» WHAT THIS EXERCISE ASKS
A – Reproduce the stretch of the blog post on boring classes from "I have recently" through "of a teacher.".
B – List the qualities that the blog post on boring classes gives for a good teacher.
C – Pick up the blog post on boring classes after its last sentence and keep writing it.

» SOURCE
--------------------------------------------------

Thursday, October 14, 2010


I have recently heard comments like these:

"My child is so bored at school.  The teachers don't make class interesting or engaging."

"I don't enjoy church.  It's not fun.  It's just boring."

"My child doesn't like school.  They don't like listening to a boring lecture."

"We need to teach our teachers to be more engaging."

This disturbs me on so many levels.  I'll try and keep it to one perspective this go 'round...and that is from the perspective of a teacher.

By whose standard are we measuring the characteristic of "engaging"?  The definition of the adjective engaging is..."winning; attractive; pleasing".  Now I will be the first to agree that a good teacher can hold the attention of their class.  A good teacher is interesting, wise, encouraging, and hopefully inspiring.  This is getting more and more difficult in our society due to the fact that a vast majority of our students are so "plugged in" to other things that frankly are (to them) much more "attractive, pleasing, and winning".  Video games, electronics, movies, and other media are so technologically advanced that humans really have a hard time competing when the stimuli people are used to is so glamorous and high-tech.  To the average teenager, seeing a Hollywood blockbuster version of a classic novel will "win" out almost every time.  You can finish it in under two hours, the visuals are stunning, there are sound effects that you would never conjure up in your own head, you can instantly download the soundtrack to your ipod, phone or computer, and the characters are all created for you....accent, looks, wardrobe, and attitude.  Not many students (though there are some thankfully) would choose to read night after night when given the opportunity to just "see it" and have it spoon-fed to them.  Sadly, the Hollywood version isn't the author's is an interpretation meant to sell millions of dollars worth of tickets.  Who cares if they throw in a little extra "va-va-va-voom" here and there to "attract and please" the audience.

--------------------------------------------------

» RECORDED INFORMATION
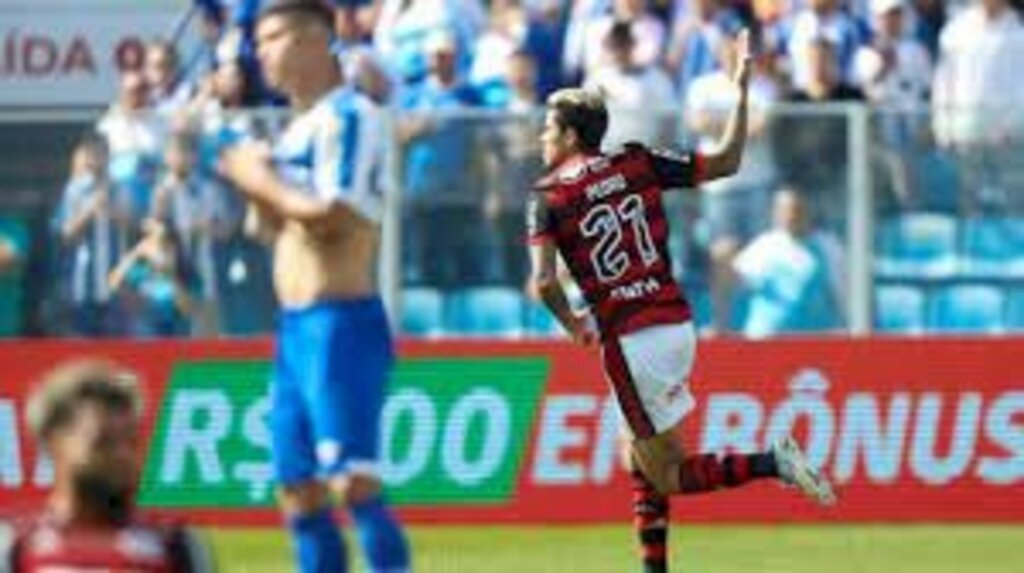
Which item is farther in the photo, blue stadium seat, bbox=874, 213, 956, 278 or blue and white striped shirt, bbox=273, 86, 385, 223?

--------------------------------------------------

» PER-TASK OUTPUTS
A –
I have recently heard comments like these:

"My child is so bored at school.  The teachers don't make class interesting or engaging."

"I don't enjoy church.  It's not fun.  It's just boring."

"My child doesn't like school.  They don't like listening to a boring lecture."

"We need to teach our teachers to be more engaging."

This disturbs me on so many levels.  I'll try and keep it to one perspective this go 'round...and that is from the perspective of a teacher.

B – interesting, wise, encouraging, inspiring

C –
If you really want to get picky, I would ask parents today, "Is your child engaging (verb)  in school?"  Do they purposefully engage themselves in the great conversation that their teachers are prompting them to have?  Are they reading their assignments?  Are they preparing for the conversation to be had in class the next day so they can be part of the discussion?  Probably not.  Most want to be given what is necessary to pass the test and "move on".  Who cares if they learn anything?  It's sad.  Now, there are some students who really get it and buy into the idea that they are part of the equation.  You get out of things what you put into them.  Where I get weary is in the realization that many parents (not all) want the teachers to do whatever it takes to engage their child, motivate them to learn, get them excited about the material.......and this at times can be summed up by saying "entertain them".  I love teaching.  I love motivating and inspiring students.  But to be quite is very hard to compete with what the parents are buying and providing for their kids, or allowing their kids to purchase for themselves.  Television alone is bad enough.

I recently heard a talk radio broadcast about the television programs that are geared toward teens.  Many are rated "PG13" or "TV14" and kids watch them because the rating says it's okay.  Ha!  Who decided that the ratings were the expert in what is "okay" for your child?  Most parents don't even know what their kids are watching.....or even worse, are watching with them.  Do a little research on the shows out there today and also take time to listen (or read Facebook posts) about who is watching what and you would be shocked at what they are tuning into each week.  The subject matter is appalling and way beyond what any teenager should be exposed to.  The talk show host was complaining about the offerings but ended up saying, "But what are you going to do when that is all that's on for them to watch?"  Really?  Do they need a neon sign saying, "Turn it off.  Go get a book.  Have a conversation.  Unplug."?  I am amazed that it would never occur to a parent to say "no".  If your only options are raw chicken or spoiled milk maybe skipping that meal would be the better option.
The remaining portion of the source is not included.